#### TASKS TO COMPLETE
**1)** Rewrite the paragraph that begins "Slumping on that bench" from the text about grace and courage in a shorter form that keeps its main facts.
**2)** Carry the text about grace and courage further, beginning right after its final paragraph.

#### TEXT SHOWN
※ ※ ※
How I learned to exercise both grace and courage

I slumped on the bench in my church's main hallway. The footsteps and voices all around me receded as I let the words that had just come to mind sink deep: "For just as each of us has one body with many members, and these members do not all have the same function, so in Christ we, though many, form one body, and each member belongs to all the others (Romans 12:4-5, NIV).

Slumping on that bench, back hunched and eyes closed, I knew that I just couldn't take any more. Ken (not his real name) could no longer work on my administrative team. He had been a critical part of that team for more than 10 years. He'd designed, engineered, and now controlled all the technical and computer systems at our church—all on his own time. As administrative pastor, responsible for all the day-to-day operations of the building and staff, I supervised Ken.

Ken's e-mails and conversations, not just with me, but with other members of the team and with our senior pastor, were the kind that make you wonder why "church" allows such behavior when, at any other organization, he'd face a three-month probation. He resisted accountability with every fiber of his being—just getting him to a meeting to collaborate on writing a job description for his role had taken me months. As for my requests for documentation, group training, and an emergency backup plan…five years later and counting, I still hadn't received a single piece of information. Worst of all, he'd violated basic privacy and confidentiality protocols more than once by reading and responding to the e-mails that leadership and staff sent via the church's server. That had been easy for him to do—the server lived in his second bedroom!
※ ※ ※
#### DATA SECTION
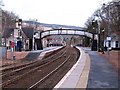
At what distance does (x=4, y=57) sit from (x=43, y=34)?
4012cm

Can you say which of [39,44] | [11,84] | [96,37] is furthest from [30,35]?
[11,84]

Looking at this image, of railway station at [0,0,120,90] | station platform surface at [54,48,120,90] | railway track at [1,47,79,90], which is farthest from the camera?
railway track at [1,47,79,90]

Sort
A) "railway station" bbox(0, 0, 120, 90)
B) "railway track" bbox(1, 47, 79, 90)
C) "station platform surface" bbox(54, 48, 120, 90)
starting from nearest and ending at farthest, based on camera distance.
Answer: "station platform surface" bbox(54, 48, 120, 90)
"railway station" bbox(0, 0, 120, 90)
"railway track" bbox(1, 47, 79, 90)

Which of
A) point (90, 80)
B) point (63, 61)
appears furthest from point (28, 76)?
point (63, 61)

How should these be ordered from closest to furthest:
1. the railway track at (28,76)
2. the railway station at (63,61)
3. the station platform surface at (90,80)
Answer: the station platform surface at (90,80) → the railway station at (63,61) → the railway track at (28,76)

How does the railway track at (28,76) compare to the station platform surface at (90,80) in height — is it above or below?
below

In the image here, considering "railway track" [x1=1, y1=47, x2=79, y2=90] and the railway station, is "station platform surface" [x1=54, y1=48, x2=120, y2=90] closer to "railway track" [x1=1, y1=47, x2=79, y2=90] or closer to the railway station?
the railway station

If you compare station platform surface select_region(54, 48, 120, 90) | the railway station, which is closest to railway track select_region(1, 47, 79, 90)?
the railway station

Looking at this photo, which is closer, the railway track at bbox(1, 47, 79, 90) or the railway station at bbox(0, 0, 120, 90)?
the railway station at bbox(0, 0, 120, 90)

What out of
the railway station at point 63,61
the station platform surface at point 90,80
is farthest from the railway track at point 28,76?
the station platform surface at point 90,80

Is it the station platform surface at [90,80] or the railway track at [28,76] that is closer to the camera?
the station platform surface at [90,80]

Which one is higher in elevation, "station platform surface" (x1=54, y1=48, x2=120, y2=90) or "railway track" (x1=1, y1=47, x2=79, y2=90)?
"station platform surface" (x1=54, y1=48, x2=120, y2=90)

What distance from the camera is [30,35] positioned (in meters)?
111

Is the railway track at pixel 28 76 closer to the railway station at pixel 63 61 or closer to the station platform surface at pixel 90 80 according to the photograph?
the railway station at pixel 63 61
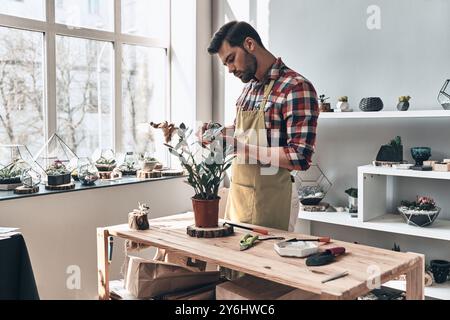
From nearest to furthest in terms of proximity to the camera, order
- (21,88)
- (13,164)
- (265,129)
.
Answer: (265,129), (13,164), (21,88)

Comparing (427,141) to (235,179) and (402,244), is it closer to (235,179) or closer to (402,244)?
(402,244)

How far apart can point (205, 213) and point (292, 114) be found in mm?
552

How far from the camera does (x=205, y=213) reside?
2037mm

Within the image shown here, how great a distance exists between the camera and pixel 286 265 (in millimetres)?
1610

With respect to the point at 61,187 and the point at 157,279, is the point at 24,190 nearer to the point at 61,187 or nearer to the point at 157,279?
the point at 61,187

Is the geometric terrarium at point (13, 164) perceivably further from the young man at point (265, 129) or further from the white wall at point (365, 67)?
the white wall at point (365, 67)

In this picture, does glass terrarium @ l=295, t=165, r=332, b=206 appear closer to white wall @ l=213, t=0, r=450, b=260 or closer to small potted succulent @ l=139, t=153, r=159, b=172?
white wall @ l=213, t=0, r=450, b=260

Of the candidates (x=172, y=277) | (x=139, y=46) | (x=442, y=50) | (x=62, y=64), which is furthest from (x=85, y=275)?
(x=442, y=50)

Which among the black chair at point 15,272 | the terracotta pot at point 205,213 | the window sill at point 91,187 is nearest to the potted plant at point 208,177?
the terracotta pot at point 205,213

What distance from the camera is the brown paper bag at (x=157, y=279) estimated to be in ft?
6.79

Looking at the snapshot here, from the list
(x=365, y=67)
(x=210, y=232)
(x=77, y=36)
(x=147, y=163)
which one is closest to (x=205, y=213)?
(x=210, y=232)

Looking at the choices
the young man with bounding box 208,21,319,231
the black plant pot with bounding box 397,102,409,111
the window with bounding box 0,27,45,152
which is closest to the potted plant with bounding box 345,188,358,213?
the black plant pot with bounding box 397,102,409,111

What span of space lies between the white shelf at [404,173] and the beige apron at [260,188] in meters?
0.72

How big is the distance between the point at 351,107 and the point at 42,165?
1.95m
※ ※ ※
#### TASK-BY-TASK RESULTS
**1)** Hunched on the bench, I knew I couldn't take any more: Ken (not his real name) could no longer work on my administrative team. For more than 10 years he had been a critical part of it, designing, engineering, and now controlling all of the church's technical and computer systems on his own time. As administrative pastor, in charge of the building's and staff's day-to-day operations, I supervised him.

**2)**
Yes, it had hurt when he'd called me incompetent, lacking in interpersonal skills and theological acumen. After that conversation I'd limped home, drawn a hot bath, and gone to bed, praying I wouldn't have to go to work the next day—church ministry was too hard, too lonely, and too "crazy."

Yet sitting on the hallway bench, the Spirit had been quite clear: Was I courageous enough, patient enough, strong enough to take Romans 12:5 seriously? What did it mean that I was a member of a church and that I therefore belonged to each person who called that church home…just as they belonged to me? Clearly, Ken didn't think I belonged and frankly, the feeling was mutual. But we both belonged. Belonging meant that quitting my role as administrative pastor because of six years worth of toxic buildup with a team member wasn't an option.